:: SOURCE PASSAGE ::
Case ID: f2d_777/html/1552-01.html
Source: Caselaw Access Project
Author: {"author": "JACK R. MILLER, Senior Circuit Judge.", "license": "Public Domain", "url": "https://static.case.law/"}
Date Created: 2024-08-24T03:29:51.129683

The INCORPORATED TRUSTEES OF THE GOSPEL WORKER SOCIETY, Appellant, v. The UNITED STATES, Appellee.
    Appeal No. 85-2119.
    United States Court of Appeals, Federal Circuit.
    Nov. 20, 1985.
    
      Scott P. Crampton, MacDonald, Mclnerny, Guandolo, Jordan & Crampton, Washington, D.C., argued for appellant. With him on brief was James M. Havack, Spieth, Bell, McCurdy & Newell Co., L.P.A., Cleveland, Ohio.
    Teresa McLaughlin, Tax Div., Dept, of Justice, Washington, D.C., argued for appellee. With him on brief were Glenn L. Archer, Jr., Asst. Atty. Gen., Michael L. Paup and Gilbert S. Rothenberg, Washington, D.C.
    Before MARKEY, Chief Judge, MILLER, Senior Circuit Judge, and NIES, Circuit Judge.
   JACK R. MILLER, Senior Circuit Judge.

This appeal is from a judgment of the United States Claims Court involving a suit for refund of certain Federal Insurance Contributions Act (“FICA”) taxes paid by appellant (hereinafter “Society”) for the first calendar quarter of 1978 following rejection by the Internal Revenue Service (“IRS”) of its claim for refund on May 17, 1983. The amount claimed was the tax on the value established by IRS of meals and lodging furnished by the Society to eight of its members who performed services for the Society and were paid wages therefor. The FICA taxes paid on those wages are not in dispute.
:::
- [WHAT THE TASK REQUIRES]
Answer these from the Gospel Worker Society case:
(a) Which court heard the appeal?
(b) For what period were the FICA taxes at issue paid?
(c) To how many of its members did the Society furnish the meals and lodging?
:: EXERCISE DATA ::
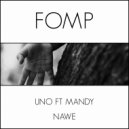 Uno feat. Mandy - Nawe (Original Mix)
:::
- [RESPONSE BOX]
(a) The United States Court of Appeals, Federal Circuit.
(b) The first calendar quarter of 1978.
(c) Eight.